■ **Assignment**
Each entry below is to be duplicated verbatim.

■ **Data extracts**
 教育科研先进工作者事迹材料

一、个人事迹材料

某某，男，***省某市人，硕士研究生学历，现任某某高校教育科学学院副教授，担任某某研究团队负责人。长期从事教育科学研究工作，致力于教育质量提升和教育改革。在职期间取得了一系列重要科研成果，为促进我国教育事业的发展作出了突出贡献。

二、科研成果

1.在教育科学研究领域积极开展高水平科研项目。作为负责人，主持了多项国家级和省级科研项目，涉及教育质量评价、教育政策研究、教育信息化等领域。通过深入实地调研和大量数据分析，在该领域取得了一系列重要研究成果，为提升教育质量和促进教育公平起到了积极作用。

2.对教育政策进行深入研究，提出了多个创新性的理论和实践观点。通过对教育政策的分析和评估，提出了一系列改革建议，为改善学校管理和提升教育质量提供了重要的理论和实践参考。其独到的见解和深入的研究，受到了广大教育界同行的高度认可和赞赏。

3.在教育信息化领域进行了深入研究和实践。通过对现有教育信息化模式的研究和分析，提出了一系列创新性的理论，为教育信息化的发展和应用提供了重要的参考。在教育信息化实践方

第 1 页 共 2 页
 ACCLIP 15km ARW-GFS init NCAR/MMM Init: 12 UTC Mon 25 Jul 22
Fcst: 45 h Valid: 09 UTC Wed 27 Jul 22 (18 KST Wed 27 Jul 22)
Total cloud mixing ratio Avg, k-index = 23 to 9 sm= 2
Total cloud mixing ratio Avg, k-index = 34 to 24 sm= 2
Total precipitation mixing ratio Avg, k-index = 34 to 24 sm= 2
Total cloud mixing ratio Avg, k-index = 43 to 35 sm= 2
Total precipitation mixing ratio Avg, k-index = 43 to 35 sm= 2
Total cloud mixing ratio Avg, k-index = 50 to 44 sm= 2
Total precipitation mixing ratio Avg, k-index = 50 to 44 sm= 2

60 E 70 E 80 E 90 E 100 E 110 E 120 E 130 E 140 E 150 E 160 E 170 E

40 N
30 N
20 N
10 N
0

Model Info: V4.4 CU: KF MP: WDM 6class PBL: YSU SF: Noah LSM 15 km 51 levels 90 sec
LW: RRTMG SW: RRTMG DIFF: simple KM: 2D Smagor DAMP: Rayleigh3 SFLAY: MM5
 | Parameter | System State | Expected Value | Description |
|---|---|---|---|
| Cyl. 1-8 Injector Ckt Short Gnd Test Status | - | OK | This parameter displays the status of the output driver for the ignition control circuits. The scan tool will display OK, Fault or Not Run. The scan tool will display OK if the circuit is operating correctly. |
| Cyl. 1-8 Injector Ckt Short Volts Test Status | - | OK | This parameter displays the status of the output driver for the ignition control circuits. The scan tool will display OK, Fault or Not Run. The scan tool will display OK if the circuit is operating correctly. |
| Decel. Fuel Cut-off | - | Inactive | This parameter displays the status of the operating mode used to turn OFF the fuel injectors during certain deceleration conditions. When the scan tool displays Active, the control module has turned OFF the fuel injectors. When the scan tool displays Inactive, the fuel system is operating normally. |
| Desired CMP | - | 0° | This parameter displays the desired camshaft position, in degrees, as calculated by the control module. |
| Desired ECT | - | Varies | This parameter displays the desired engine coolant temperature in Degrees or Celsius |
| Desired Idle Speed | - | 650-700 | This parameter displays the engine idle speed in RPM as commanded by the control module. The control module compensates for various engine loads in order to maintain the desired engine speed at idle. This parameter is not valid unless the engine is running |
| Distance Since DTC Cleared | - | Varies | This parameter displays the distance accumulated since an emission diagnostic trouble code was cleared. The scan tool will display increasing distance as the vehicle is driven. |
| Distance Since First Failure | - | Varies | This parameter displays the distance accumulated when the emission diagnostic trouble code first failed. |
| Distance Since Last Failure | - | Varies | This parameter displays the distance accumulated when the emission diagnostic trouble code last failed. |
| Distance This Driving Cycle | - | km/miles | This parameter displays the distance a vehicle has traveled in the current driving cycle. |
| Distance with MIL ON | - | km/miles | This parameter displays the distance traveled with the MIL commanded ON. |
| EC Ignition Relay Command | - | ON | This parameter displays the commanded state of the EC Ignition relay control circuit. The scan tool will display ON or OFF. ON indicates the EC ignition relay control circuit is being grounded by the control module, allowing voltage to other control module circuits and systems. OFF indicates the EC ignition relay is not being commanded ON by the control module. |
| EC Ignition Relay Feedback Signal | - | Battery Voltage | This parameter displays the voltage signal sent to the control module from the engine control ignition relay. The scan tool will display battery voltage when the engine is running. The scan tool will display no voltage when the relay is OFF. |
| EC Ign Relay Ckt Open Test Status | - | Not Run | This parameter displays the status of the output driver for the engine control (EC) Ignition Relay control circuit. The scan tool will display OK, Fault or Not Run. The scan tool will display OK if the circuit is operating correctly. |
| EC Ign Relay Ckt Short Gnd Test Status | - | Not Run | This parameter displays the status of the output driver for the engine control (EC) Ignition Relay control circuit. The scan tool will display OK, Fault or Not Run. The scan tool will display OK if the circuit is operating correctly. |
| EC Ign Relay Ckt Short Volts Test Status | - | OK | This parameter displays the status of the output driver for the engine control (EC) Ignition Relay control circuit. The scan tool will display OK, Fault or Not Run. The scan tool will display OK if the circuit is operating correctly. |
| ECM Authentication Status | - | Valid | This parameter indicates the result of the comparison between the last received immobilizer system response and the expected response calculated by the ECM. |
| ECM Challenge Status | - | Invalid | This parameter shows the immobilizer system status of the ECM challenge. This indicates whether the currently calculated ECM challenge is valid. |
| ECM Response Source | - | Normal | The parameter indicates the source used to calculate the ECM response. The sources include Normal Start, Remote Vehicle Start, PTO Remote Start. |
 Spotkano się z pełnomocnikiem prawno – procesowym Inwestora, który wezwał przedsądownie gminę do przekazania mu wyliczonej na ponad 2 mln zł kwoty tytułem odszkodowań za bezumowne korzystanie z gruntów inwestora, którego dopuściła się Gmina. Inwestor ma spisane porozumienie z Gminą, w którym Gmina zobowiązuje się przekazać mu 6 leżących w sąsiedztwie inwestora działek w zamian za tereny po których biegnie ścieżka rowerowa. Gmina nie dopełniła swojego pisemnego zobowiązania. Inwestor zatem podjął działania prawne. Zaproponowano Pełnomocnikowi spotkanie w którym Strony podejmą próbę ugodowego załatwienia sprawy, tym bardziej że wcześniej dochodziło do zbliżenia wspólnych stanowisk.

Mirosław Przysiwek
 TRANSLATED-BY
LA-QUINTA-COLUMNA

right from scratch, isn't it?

■ **Solved problem**
 教育科研先进工作者事迹材料

一、个人事迹材料

某某，男，***省某市人，硕士研究生学历，现任某某高校教育科学学院副教授，担任某某研究团队负责人。长期从事教育科学研究工作，致力于教育质量提升和教育改革。在职期间取得了一系列重要科研成果，为促进我国教育事业的发展作出了突出贡献。

二、科研成果

1.在教育科学研究领域积极开展高水平科研项目。作为负责人，主持了多项国家级和省级科研项目，涉及教育质量评价、教育政策研究、教育信息化等领域。通过深入实地调研和大量数据分析，在该领域取得了一系列重要研究成果，为提升教育质量和促进教育公平起到了积极作用。

2.对教育政策进行深入研究，提出了多个创新性的理论和实践观点。通过对教育政策的分析和评估，提出了一系列改革建议，为改善学校管理和提升教育质量提供了重要的理论和实践参考。其独到的见解和深入的研究，受到了广大教育界同行的高度认可和赞赏。

3.在教育信息化领域进行了深入研究和实践。通过对现有教育信息化模式的研究和分析，提出了一系列创新性的理论，为教育信息化的发展和应用提供了重要的参考。在教育信息化实践方

第 1 页 共 2 页
 ACCLIP 15km ARW-GFS init NCAR/MMM Init: 12 UTC Mon 25 Jul 22
Fcst: 45 h Valid: 09 UTC Wed 27 Jul 22 (18 KST Wed 27 Jul 22)
Total cloud mixing ratio Avg, k-index = 23 to 9 sm= 2
Total cloud mixing ratio Avg, k-index = 34 to 24 sm= 2
Total precipitation mixing ratio Avg, k-index = 34 to 24 sm= 2
Total cloud mixing ratio Avg, k-index = 43 to 35 sm= 2
Total precipitation mixing ratio Avg, k-index = 43 to 35 sm= 2
Total cloud mixing ratio Avg, k-index = 50 to 44 sm= 2
Total precipitation mixing ratio Avg, k-index = 50 to 44 sm= 2

60 E 70 E 80 E 90 E 100 E 110 E 120 E 130 E 140 E 150 E 160 E 170 E

40 N
30 N
20 N
10 N
0

Model Info: V4.4 CU: KF MP: WDM 6class PBL: YSU SF: Noah LSM 15 km 51 levels 90 sec
LW: RRTMG SW: RRTMG DIFF: simple KM: 2D Smagor DAMP: Rayleigh3 SFLAY: MM5
 | Parameter | System State | Expected Value | Description |
|---|---|---|---|
| Cyl. 1-8 Injector Ckt Short Gnd Test Status | - | OK | This parameter displays the status of the output driver for the ignition control circuits. The scan tool will display OK, Fault or Not Run. The scan tool will display OK if the circuit is operating correctly. |
| Cyl. 1-8 Injector Ckt Short Volts Test Status | - | OK | This parameter displays the status of the output driver for the ignition control circuits. The scan tool will display OK, Fault or Not Run. The scan tool will display OK if the circuit is operating correctly. |
| Decel. Fuel Cut-off | - | Inactive | This parameter displays the status of the operating mode used to turn OFF the fuel injectors during certain deceleration conditions. When the scan tool displays Active, the control module has turned OFF the fuel injectors. When the scan tool displays Inactive, the fuel system is operating normally. |
| Desired CMP | - | 0° | This parameter displays the desired camshaft position, in degrees, as calculated by the control module. |
| Desired ECT | - | Varies | This parameter displays the desired engine coolant temperature in Degrees or Celsius |
| Desired Idle Speed | - | 650-700 | This parameter displays the engine idle speed in RPM as commanded by the control module. The control module compensates for various engine loads in order to maintain the desired engine speed at idle. This parameter is not valid unless the engine is running |
| Distance Since DTC Cleared | - | Varies | This parameter displays the distance accumulated since an emission diagnostic trouble code was cleared. The scan tool will display increasing distance as the vehicle is driven. |
| Distance Since First Failure | - | Varies | This parameter displays the distance accumulated when the emission diagnostic trouble code first failed. |
| Distance Since Last Failure | - | Varies | This parameter displays the distance accumulated when the emission diagnostic trouble code last failed. |
| Distance This Driving Cycle | - | km/miles | This parameter displays the distance a vehicle has traveled in the current driving cycle. |
| Distance with MIL ON | - | km/miles | This parameter displays the distance traveled with the MIL commanded ON. |
| EC Ignition Relay Command | - | ON | This parameter displays the commanded state of the EC Ignition relay control circuit. The scan tool will display ON or OFF. ON indicates the EC ignition relay control circuit is being grounded by the control module, allowing voltage to other control module circuits and systems. OFF indicates the EC ignition relay is not being commanded ON by the control module. |
| EC Ignition Relay Feedback Signal | - | Battery Voltage | This parameter displays the voltage signal sent to the control module from the engine control ignition relay. The scan tool will display battery voltage when the engine is running. The scan tool will display no voltage when the relay is OFF. |
| EC Ign Relay Ckt Open Test Status | - | Not Run | This parameter displays the status of the output driver for the engine control (EC) Ignition Relay control circuit. The scan tool will display OK, Fault or Not Run. The scan tool will display OK if the circuit is operating correctly. |
| EC Ign Relay Ckt Short Gnd Test Status | - | Not Run | This parameter displays the status of the output driver for the engine control (EC) Ignition Relay control circuit. The scan tool will display OK, Fault or Not Run. The scan tool will display OK if the circuit is operating correctly. |
| EC Ign Relay Ckt Short Volts Test Status | - | OK | This parameter displays the status of the output driver for the engine control (EC) Ignition Relay control circuit. The scan tool will display OK, Fault or Not Run. The scan tool will display OK if the circuit is operating correctly. |
| ECM Authentication Status | - | Valid | This parameter indicates the result of the comparison between the last received immobilizer system response and the expected response calculated by the ECM. |
| ECM Challenge Status | - | Invalid | This parameter shows the immobilizer system status of the ECM challenge. This indicates whether the currently calculated ECM challenge is valid. |
| ECM Response Source | - | Normal | The parameter indicates the source used to calculate the ECM response. The sources include Normal Start, Remote Vehicle Start, PTO Remote Start. |
 Spotkano się z pełnomocnikiem prawno – procesowym Inwestora, który wezwał przedsądownie gminę do przekazania mu wyliczonej na ponad 2 mln zł kwoty tytułem odszkodowań za bezumowne korzystanie z gruntów inwestora, którego dopuściła się Gmina. Inwestor ma spisane porozumienie z Gminą, w którym Gmina zobowiązuje się przekazać mu 6 leżących w sąsiedztwie inwestora działek w zamian za tereny po których biegnie ścieżka rowerowa. Gmina nie dopełniła swojego pisemnego zobowiązania. Inwestor zatem podjął działania prawne. Zaproponowano Pełnomocnikowi spotkanie w którym Strony podejmą próbę ugodowego załatwienia sprawy, tym bardziej że wcześniej dochodziło do zbliżenia wspólnych stanowisk.

Mirosław Przysiwek
 TRANSLATED-BY
LA-QUINTA-COLUMNA

right from scratch, isn't it?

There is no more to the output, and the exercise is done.